Friday, August 5, 2011

Improving Your Story with Self-Editing

I recently completed some revisions on two short stories I'll be placing on Amazon soon. THE CASEBOOK OF CAROLINE RHODES will feature the main character in my "Rhodes To Murder" series, first in The Case of the Fugitive Farmer, a cold case concerning a farmer/soldier who went missing during World War I, and then in The Case of the Extra Ingredient, a present day puzzle in which Caroline witnesses a man die unexpectedly while on a whale-watching tour in Maine.

I was pleased with the stories when I first finished them. Then, while cleaning out some files, I came across a hand-out authored by Kathleen Nance, a piece on self-editing she'd written and distributed at a mystery conference. After reading the 8-page article, I decided to re-read my stories to see if I couldn't make them even better using Kathleen's advice.

Well, I could. And I did. Now all I have to do is format them for Kindle and they'll be up at Amazon in a couple of weeks. In the meantime, I thought that other writers might want to take advantage of Kathleen's advice. Yes, you've probably heard all this before from writing instructors, or at conferences featuring speeches by best-selling authors. But I think most of us can benefit from hearing it again; definitely one of the biggest reasons manuscripts are turned down by agents or publishers is because they're poorly edited.

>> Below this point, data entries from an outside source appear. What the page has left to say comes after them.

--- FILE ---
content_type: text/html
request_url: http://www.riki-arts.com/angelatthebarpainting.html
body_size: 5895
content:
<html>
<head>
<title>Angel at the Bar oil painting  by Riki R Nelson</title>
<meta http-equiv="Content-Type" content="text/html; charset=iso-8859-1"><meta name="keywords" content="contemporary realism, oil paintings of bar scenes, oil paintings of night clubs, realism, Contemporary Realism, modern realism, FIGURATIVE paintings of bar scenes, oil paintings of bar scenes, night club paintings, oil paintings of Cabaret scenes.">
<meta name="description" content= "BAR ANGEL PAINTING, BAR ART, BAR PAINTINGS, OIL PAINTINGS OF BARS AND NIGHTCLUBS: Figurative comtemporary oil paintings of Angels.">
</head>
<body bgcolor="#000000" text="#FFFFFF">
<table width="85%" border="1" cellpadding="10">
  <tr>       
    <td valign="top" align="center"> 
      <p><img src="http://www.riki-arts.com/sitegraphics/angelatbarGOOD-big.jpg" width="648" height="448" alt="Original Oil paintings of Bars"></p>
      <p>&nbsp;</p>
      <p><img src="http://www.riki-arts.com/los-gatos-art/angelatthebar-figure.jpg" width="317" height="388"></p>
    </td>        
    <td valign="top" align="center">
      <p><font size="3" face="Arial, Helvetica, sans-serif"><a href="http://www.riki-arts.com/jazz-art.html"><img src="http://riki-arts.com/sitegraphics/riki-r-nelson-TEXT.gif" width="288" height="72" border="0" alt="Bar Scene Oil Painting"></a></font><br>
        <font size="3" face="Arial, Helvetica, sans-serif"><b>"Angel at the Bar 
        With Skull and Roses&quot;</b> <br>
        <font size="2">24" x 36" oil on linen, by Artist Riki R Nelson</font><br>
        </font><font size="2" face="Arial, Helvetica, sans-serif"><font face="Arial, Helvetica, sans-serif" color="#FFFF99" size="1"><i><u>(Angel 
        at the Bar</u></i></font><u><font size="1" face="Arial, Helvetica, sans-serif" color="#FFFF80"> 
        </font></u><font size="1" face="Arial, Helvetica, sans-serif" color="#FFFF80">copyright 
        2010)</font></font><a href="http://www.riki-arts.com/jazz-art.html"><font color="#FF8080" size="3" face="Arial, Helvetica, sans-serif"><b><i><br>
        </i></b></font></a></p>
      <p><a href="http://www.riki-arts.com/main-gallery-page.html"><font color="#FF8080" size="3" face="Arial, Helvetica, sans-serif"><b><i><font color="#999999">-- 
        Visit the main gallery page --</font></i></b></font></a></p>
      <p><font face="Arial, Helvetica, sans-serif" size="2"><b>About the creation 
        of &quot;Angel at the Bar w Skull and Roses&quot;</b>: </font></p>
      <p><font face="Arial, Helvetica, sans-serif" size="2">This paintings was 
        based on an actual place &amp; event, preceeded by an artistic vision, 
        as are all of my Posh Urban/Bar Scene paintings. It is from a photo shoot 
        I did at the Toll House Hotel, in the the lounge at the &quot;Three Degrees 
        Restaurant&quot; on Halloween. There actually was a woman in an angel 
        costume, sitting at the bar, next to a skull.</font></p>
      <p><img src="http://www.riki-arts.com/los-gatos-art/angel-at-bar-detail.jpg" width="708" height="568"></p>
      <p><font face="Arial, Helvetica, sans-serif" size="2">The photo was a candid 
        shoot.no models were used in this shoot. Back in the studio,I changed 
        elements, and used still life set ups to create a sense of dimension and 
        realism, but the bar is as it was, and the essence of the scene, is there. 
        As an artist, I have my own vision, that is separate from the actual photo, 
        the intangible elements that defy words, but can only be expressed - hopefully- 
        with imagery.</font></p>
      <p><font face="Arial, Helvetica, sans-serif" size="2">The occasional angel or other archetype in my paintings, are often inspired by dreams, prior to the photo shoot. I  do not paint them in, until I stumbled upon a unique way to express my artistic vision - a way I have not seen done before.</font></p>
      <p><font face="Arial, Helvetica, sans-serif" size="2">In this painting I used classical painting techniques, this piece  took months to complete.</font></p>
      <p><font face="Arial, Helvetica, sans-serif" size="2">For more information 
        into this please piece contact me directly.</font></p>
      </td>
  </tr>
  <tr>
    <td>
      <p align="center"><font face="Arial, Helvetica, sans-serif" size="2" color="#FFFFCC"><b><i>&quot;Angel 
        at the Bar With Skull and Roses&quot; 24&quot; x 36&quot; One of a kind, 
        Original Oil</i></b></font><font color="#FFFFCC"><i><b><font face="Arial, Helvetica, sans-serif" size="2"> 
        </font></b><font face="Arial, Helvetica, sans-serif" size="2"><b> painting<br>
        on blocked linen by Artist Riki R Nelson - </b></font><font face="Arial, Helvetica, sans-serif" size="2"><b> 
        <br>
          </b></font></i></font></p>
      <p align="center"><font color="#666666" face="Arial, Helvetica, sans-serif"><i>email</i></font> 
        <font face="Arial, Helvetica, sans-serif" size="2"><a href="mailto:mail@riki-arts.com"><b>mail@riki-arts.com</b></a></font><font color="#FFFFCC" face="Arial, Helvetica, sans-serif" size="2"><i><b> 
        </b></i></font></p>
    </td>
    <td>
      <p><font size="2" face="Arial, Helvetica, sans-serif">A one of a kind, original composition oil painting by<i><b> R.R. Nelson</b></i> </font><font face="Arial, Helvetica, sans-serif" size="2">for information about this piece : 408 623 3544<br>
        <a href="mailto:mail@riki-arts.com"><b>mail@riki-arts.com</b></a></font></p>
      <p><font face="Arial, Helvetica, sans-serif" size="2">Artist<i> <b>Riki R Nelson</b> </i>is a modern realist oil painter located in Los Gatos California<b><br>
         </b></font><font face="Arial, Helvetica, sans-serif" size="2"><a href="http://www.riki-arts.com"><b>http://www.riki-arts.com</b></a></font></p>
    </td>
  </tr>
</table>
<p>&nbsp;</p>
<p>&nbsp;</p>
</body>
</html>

So what does Kathleen say about improving your work? She advises writers to make their stories more concise, more accurate, more precise, more logical, more dramatic, more memorable, more vivid, and more harmonious. Does the plot make sense with a logical flow of events and clear causes and effects? Do things happen because a plot needs it, not because it's a natural outcome?

Speaking to that point, I recently read a story where a man set out one afternoon to find a certain house in a village. Darkness fell while he was walking and he switched on his flashlight. The author hadn't mentioned the man having a flashlight previous to this, so to explain its presence, she wrote -- and I won't quote her exactly -- ("He'd stopped at a store and bought one before setting out for the house."). And yes, the author did put the sentence in parentheses. This is clearly a sign of a writer making something happen because the plot needed it rather than it being a natural thing for the character to do.

Continuing with plot, Kathleen asks if the writer has avoided coincidences, contrivances, conveniences. With characters, do they over-react or under-react to situations? Do they grow or change? Does each scene have a purpose? Does the scene advance the internal or external tension of the plot? Does the writer establish sufficient motivation for the characters' actions? Is there too much or too little backstory, and should it be broken up or trimmed? Has the writer planted information that will become important to the reader later on? Does the writer show, not tell when it comes to establishing a character's personality, physical description, motivation, goals? Does the dialogue sound natural when read aloud?

And of course, has the writer obeyed the basic rules of grammar and punctuation? Used adverbs and adjectives sparingly and precisely? Resisted overuse of words, passive construction, cliches, negative phrasing, and redundancies?

As Kathleen admits, it may take several read throughs to catch all the little problems in a manuscript. But self-editing and revising gets easier with time and will undoubtedly improve your story.